■ DATA SUPPLIED:
——————————

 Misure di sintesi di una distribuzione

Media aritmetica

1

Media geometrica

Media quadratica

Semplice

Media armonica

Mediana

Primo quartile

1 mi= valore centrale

——————————

■ WORK INSTRUCTIONS: Set the records above down again, exactly as they read.

■ EXERCISE ANSWER:
 Misure di sintesi di una distribuzione

Media aritmetica

1

Media geometrica

Media quadratica

Semplice

Media armonica

Mediana

Primo quartile

1 mi= valore centrale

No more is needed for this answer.